Agency must be pled with particularity only where a plaintiff
relies upon the same circumstances to establish both fraud and
the agency relationship of a defendant. See id.
Here, the purported agency relationship between Elmhurst and
Western is alleged generally and independently from the
allegations of the fraudulent activity itself. Therefore, it need
not be pleaded with the particularity required by Rule 9(b).
See Guaranty Residential Lending, Inc. v. International
Mortgage Ctr., Inc., 305 F. Supp.2d 846, 860-61 (N.D. Ill. 2004). The amended complaint
gives defendants adequate notice of the purportedly fraudulent
Defendants also assert that plaintiff's fraud claim must fail
because of plaintiff's denial that he signed the service
contract. We reject defendants' argument because the fraud claims
do not depend on the existence of a contract. Plaintiff states
fraud claims by alleging that his signature was forged on the
service contract and that he was charged for vehicle service on
an ineligible vehicle and refused service when he requested it.
We decline to address Western's argument regarding reliance
because it is raised for the first time in Western's reply to
plaintiff's supplemental response.
D. Elmhurst's Refund Argument
Elmhurst argues that the entire amended complaint should be
dismissed because Elmhurst offered plaintiff a refund of the
purchase price of the truck prior to the filing of this action.
Attached to Elmhurst's brief is a January 21, 2003 letter to
plaintiff from a Elmhurst employee stating: "We would like to
inform you that Mr. Anthony Castle [presumably another Elmhurst
employee] did call Mr. Norman Lehrer [plaintiff's counsel] on
Monday the 20th of January, and offered to reverse the deal on
the 1999 Dodge Pickup, and provide a full refund on the vehicle." (Elmhurst's Memorandum, Ex. B.)*fn2 Generally, on a 12(b)(6)
motion, a court may only consider materials outside the pleadings
if it converts the motion to dismiss into a motion for summary
judgment and offers the other party an opportunity to respond.

TO DO:
A - Reproduce the passage of the court opinion excerpt starting with "We decline to" and going on through "of this action.".
B - List every allegation by which the plaintiff states fraud claims, according to the court opinion excerpt.
C - In the court opinion excerpt, why does the court decline to address Western's argument regarding reliance?

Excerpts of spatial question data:
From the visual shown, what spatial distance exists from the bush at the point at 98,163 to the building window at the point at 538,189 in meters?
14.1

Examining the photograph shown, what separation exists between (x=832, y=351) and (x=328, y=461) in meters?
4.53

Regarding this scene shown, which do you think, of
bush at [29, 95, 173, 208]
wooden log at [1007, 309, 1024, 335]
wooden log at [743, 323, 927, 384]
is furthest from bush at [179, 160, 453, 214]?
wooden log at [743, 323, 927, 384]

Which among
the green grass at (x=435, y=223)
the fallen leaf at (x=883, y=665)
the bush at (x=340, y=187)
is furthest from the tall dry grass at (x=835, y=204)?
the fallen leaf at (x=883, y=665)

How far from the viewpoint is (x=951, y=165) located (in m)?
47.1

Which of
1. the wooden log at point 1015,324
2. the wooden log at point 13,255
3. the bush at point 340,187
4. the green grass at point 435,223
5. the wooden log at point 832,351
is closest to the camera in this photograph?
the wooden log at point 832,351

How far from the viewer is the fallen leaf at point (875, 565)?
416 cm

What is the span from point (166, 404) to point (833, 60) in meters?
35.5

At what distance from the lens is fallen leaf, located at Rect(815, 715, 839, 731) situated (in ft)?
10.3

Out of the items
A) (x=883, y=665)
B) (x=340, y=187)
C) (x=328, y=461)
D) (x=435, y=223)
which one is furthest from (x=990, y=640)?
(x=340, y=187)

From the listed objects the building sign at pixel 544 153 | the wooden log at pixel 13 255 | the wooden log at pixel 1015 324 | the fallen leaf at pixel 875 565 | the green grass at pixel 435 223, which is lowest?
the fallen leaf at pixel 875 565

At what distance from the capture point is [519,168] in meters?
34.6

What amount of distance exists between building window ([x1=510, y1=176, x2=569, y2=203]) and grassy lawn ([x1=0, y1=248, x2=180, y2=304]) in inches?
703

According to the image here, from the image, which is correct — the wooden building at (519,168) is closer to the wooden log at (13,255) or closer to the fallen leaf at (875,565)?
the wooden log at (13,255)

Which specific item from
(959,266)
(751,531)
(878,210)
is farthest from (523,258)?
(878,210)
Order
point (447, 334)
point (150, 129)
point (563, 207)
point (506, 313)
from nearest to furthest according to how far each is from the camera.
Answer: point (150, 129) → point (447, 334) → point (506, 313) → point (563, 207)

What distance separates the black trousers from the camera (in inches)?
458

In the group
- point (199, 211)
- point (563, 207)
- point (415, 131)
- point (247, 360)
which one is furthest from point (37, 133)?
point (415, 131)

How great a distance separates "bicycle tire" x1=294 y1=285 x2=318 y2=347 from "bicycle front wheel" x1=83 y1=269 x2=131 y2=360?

SET OF ANSWERS:
A -
We decline to address Western's argument regarding reliance
because it is raised for the first time in Western's reply to
plaintiff's supplemental response.
D. Elmhurst's Refund Argument
Elmhurst argues that the entire amended complaint should be
dismissed because Elmhurst offered plaintiff a refund of the
purchase price of the truck prior to the filing of this action.

B -
- His signature was forged on the service contract.
- He was charged for vehicle service on an ineligible vehicle.
- He was refused service when he requested it.

C - Western raised it for the first time in its reply to the plaintiff's supplemental response.